- _Stated problem_:
Which lines in the entries contain the word "below"? Pull out each of them word for word.

- _Given data_:

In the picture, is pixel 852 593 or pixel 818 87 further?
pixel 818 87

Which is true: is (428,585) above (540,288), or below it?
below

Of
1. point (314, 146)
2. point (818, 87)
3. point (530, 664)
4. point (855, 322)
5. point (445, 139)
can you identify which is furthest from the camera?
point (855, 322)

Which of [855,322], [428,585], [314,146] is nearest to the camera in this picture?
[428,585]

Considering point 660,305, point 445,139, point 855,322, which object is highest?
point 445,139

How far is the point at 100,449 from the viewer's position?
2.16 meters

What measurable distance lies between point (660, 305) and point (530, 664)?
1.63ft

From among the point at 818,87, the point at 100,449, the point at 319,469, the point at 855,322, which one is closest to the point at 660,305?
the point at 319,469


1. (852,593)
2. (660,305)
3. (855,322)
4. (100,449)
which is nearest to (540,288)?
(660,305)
* * *
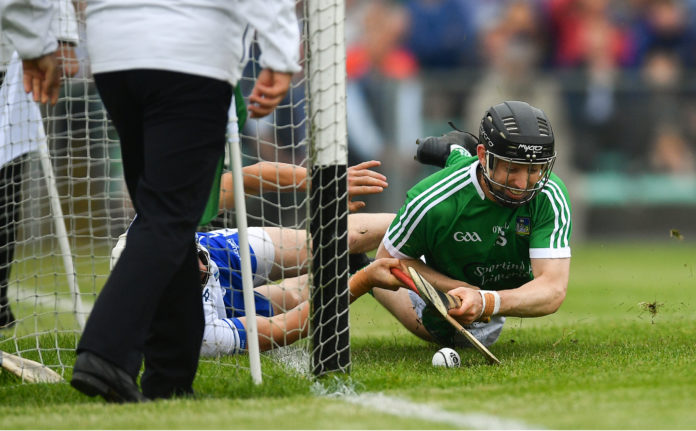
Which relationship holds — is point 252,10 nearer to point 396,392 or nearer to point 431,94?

- _In response_:
Which is true: is (428,585) above (540,288), or below it?
below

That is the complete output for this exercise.